Make sure you double percent encode not only the name but the value of the metatag. For example . becomes %252E, : becomes %253A. See here for the rest of the codes in a handy format
NOTE: If you use either requiredfields or partialfields then the q vaue is optional
(e.g. curl -X GET 'http://search.victoria.ac.nz/search?client=new_homesite_frontend&proxystylesheet=json_frontend&output=xml_NO_DTD&filter=p&getfields=%2A&start=0&wc=0&wc_mc=0&num=100&site=global_search_collection&q=accy+111&requiredfields=DC%252Epublisher:Victoria%2520University%2520of%2520Wellington')

inmeta

If using inmeta inside the q value, you need to be careful about your url escaping:
&q=inmeta:[double escaped meta tag name][single escaped :][double escaped meta tag value]
e.g.
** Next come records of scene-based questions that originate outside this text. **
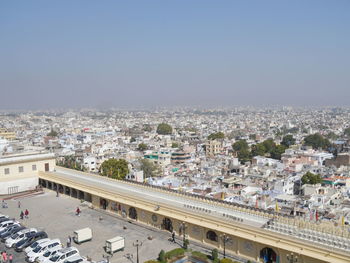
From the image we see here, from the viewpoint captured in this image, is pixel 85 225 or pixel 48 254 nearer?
pixel 48 254

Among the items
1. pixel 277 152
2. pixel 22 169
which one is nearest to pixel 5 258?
pixel 22 169

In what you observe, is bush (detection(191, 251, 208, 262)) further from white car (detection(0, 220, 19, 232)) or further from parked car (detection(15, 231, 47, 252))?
white car (detection(0, 220, 19, 232))

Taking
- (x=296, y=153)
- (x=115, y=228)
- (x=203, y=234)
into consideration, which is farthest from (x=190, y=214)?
(x=296, y=153)

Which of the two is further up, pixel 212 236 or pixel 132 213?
pixel 212 236

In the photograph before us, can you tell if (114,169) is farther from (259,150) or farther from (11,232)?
(259,150)

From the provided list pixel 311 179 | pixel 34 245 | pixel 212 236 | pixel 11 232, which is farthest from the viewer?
pixel 311 179

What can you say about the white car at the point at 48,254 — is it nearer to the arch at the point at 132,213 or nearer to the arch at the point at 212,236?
the arch at the point at 132,213

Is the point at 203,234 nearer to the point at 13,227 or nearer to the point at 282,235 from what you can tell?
the point at 282,235
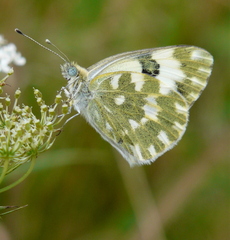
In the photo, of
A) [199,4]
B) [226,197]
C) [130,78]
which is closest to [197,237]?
[226,197]

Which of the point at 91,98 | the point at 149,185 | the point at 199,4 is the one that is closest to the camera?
the point at 91,98

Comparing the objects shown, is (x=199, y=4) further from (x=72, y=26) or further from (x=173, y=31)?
(x=72, y=26)

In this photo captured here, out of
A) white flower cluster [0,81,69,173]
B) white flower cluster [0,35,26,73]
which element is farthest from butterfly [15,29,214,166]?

Searching for "Victoria University of Wellington" in the "DC.publisher" metadata tag
&q=inmeta:DC%252Epublisher%3DVictoria%2520University%2520of%2520Wellington

(E.g. curl -v -X GET 'http://search.victoria.ac.nz/search?client=new_homesite_frontend&proxystylesheet=json_frontend&output=xml_NO_DTD&filter=p&getfields=%2A&start=0&wc=0&wc_mc=0&num=10&site=global_search_collection&q=inmeta:DC%252Epublisher%3DVictoria%2520University%2520of%2520Wellington')
NOTE: Doing a search like this seems to take a loong time (32 seconds at one count) so this will probably not be ideal for wide use.

Issues

GSA doesn't seem to be indexing some MT tags

EG: victoria.ac.nz/study/course-career/career-options

This is the metadata that is returned from a gsa search:

    "DC_creator": "Victoria University of Wellington",
    "DC_publisher": "Victoria University of Wellington",
    "VIC_Audience": "public",
    "VIC_keyImage": "",
    "description": "Work backwards to find the right degree to get you the career you want, or find out what careers different degrees could lead to.",
    "twitter:card": "summary",
    "twitter:description": "Work backwards to find the right degree to get you the career you want, or find out what careers different degrees could lead to.",
    "twitter:site:id": "218343330"
    "twitter:title": "Exploring career options",
    "viewport": "width=device-width, initial-scale=1, maximum-scale=1",

Whereas the metadata displayed on the site front end is

    "DC.creator": "Victoria University of Wellington",
    "DC.publisher": "Victoria University of Wellington",
    "VIC.Audience": "public",
    "VIC.keyImage": "",
    > "article:modified_time": "2015-07-31T09:07:31+12:00",
    > "article:published_time": "2015-08-03T14:36:28+12:00",
    > "article:publisher": "164979016849070",
    > "article:section": "Future Students",
    "description": "Work backwards to find the right degree to get you the career you want, or find out what careers different degrees could lead to.",
    > "fb:profile_id": "164979016849070",
    > "og:description": "Work backwards to find the right degree to get you the career you want, or find out what careers different degrees could lead to.",
    > "og:image": "http://www.victoria.ac.nz/__data/assets/image/0003/198246/social_media_default.png",
    > "og:site_name": "Victoria University of Wellington",
    > "og:title": "Exploring career options",
    > "og:type": "article",
    > "og:url": "http://www.victoria.ac.nz/study/course-career/career-options",
    "twitter:card": "summary",
    "twitter:description": "Work backwards to find the right degree to get you the career you want, or find out what careers different degrees could lead to.",
    "twitter:site:id": "218343330",
    "twitter:title": "Exploring career options",
    "viewport": "width=device-width, initial-scale=1, maximum-scale=1",

Missing metadata is highlighted with >.

Looking at the source code, this seems to be because these tags are labelled like as meta property instead of meta name:
<meta property="fb:profile_id" content="164979016849070" />
Whereas the other tags are labelled like this:
<meta name="twitter:title" content="Exploring career options" />

The question is why has it been done this way? Should it be changed in Squiz to name, or should/can the gsa be configured to index property as well as name metadata.